## EXERCISE DESCRIPTION
Using the court opinion, answer each question on its own line:
(a) Which section of the Revised Statutes authorizes the head of an Executive Department to transmit claims to the court?
(b) In the passage quoted from Finn's Case, within how many years must a claim be put in suit or presented to the proper Department?
(c) According to the passage quoted from Lippitt's Case, to what date should the filing of the petition relate back?
(GIVEN TEXT begins)
26 Ct. Cl. 327 | Ct. Cl. | 1891
delivered the opinion of the court:
The head of an Executive Department is, by section 1063 of the Revised Statutes, authorized, under certain limitations, to transmit claims to this court for adjudication. This provision is broad in its terms, but provides that the cases enumerated shall belong “ to one of the several classes of cases which, by reason of the subject-matter and character, the said court under existing laws takes jurisdiction of on such voluntary action of the claimant.” This section has been analyzed and interpreted by the Supreme Court and by this court upon several occasions. In Finn’s Case (123 U. S. R., 227) the Supreme Court said:
“The statute, in our opinion, makes it a condition or qualification of the right to a judgment against the United States that — except where the claimant labors under some one of the disabilities specified in the statute — the claim must be put in suit by the voluntary action of the claimant, or be presented to the proper Department for settlement within six years after suit could be commenced thereon against the Covernment.”
In Lippitt’s Case (100 U. S. R., 663) the same court said that limitation is not pleadable against a claim cognizable here—
“ which has been referred by the head of an Executive Department for its judicial determination, provided such claim was presented for settlement at the proper Department within six years after it first accrued. * * * Where the claim is of such a character that it may be allowed and settled by an Executive Department, or may, in the discretion of the head of such Department, be referred to the Court of Claims for fiual determination, the filing of the petition should relate back to the date when it was first presented at the Department for allowance and settlement.”
(GIVEN TEXT ends)
(EXTRACTED ENTRIES begins)
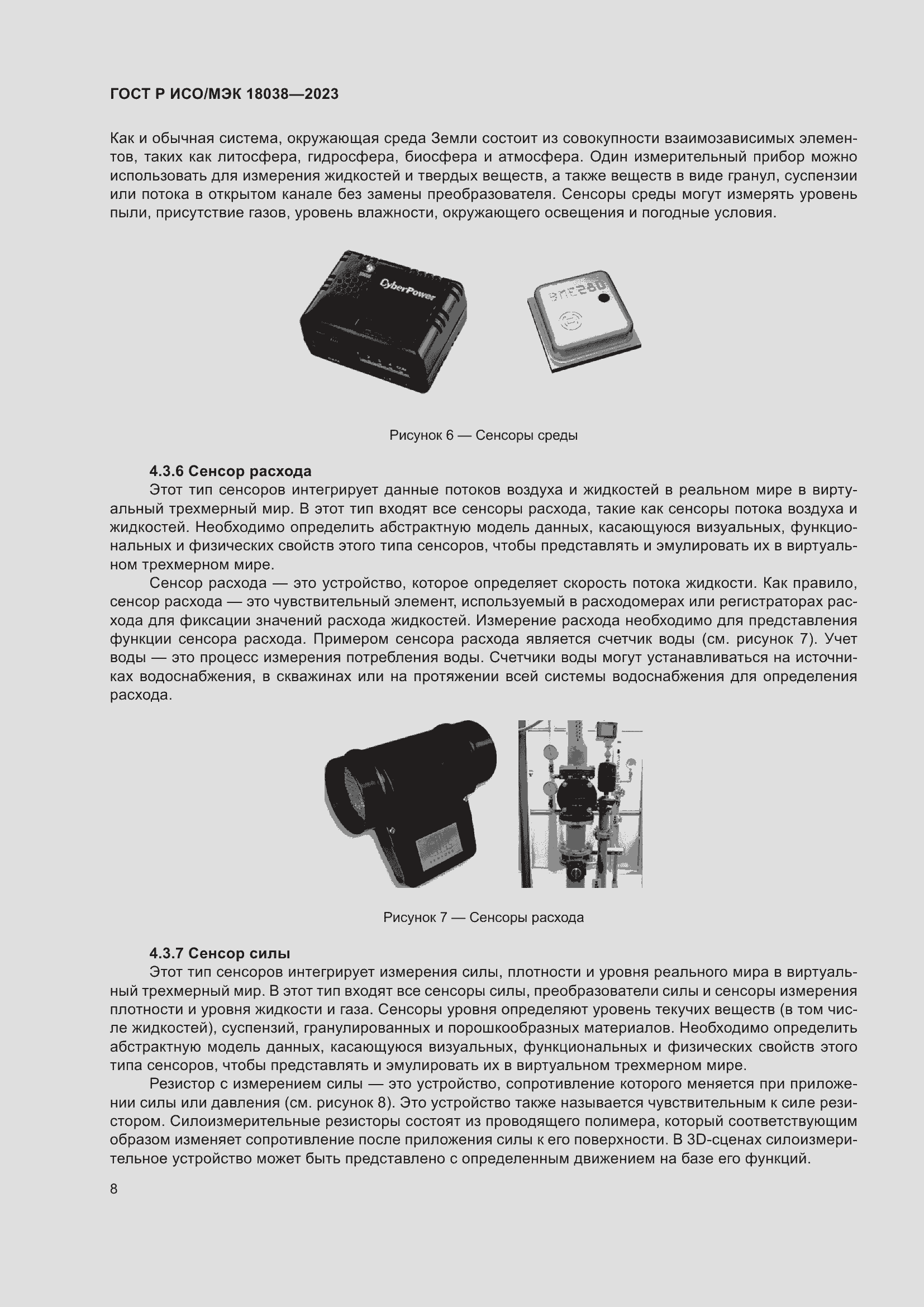 ГОСТ Р ИСО/МЭК 18038—2023

Как и обычная система, окружающая среда Земли состоит из совокупности взаимозависимых элементов, таких как литосфера, гидросфера, биосфера и атмосфера. Один измерительный прибор можно использовать для измерения жидкостей и твердых веществ, а также веществ в виде гранул, суспензии или потока в открытом канале без замены преобразователя. Сенсоры среды могут измерять уровень пыли, присутствие газов, уровень влажности, окружающего освещения и погодные условия.

CyberPower

Рисунок 6 — Сенсоры среды

4.3.6 Сенсор расхода

Этот тип сенсоров интегрирует данные потоков воздуха и жидкостей в реальном мире в виртуальный трехмерный мир. В этот тип входят все сенсоры расхода, такие как сенсоры потока воздуха и жидкостей. Необходимо определить абстрактную модель данных, касающуюся визуальных, функциональных и физических свойств этого типа сенсоров, чтобы представлять и эмулировать их в виртуальном трехмерном мире.

Сенсор расхода — это устройство, которое определяет скорость потока жидкости. Как правило, сенсор расхода — это чувствительный элемент, используемый в расходомерах или регистраторах расхода для фиксации значений расхода жидкостей. Измерение расхода необходимо для представления функции сенсора расхода. Примером сенсора расхода является счетчик воды (см. рисунок 7). Учет воды — это процесс измерения потребления воды. Счетчики воды могут устанавливаться на источниках водоснабжения, в скважинах или на протяжении всей системы водоснабжения для определения расхода.

Рисунок 7 — Сенсоры расхода

4.3.7 Сенсор силы

Этот тип сенсоров интегрирует измерения силы, плотности и уровня реального мира в виртуальный трехмерный мир. В этот тип входят все сенсоры силы, преобразователи силы и сенсоры измерения плотности и уровня жидкости и газа. Сенсоры уровня определяют уровень текучих веществ (в том числе жидкостей), суспензий, гранулированных и порошкообразных материалов. Необходимо определить абстрактную модель данных, касающуюся визуальных, функциональных и физических свойств этого типа сенсоров, чтобы представлять и эмулировать их в виртуальном трехмерном мире.

Резистор с измерением силы — это устройство, сопротивление которого меняется при приложении силы или давления (см. рисунок 8). Это устройство также называется чувствительным к силе резистором. Силоизмерительные резисторы состоят из проводящего полимера, который соответствующим образом изменяет сопротивление после приложения силы к его поверхности. В 3D-сценах силоизмерительное устройство может быть представлено с определенным движением на базе его функций.

8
(EXTRACTED ENTRIES ends)
## RESULT OF THIS TASK
(a) Section 1063.
(b) Within six years after suit could be commenced on it against the Government.
(c) To the date when the claim was first presented at the Department for allowance and settlement.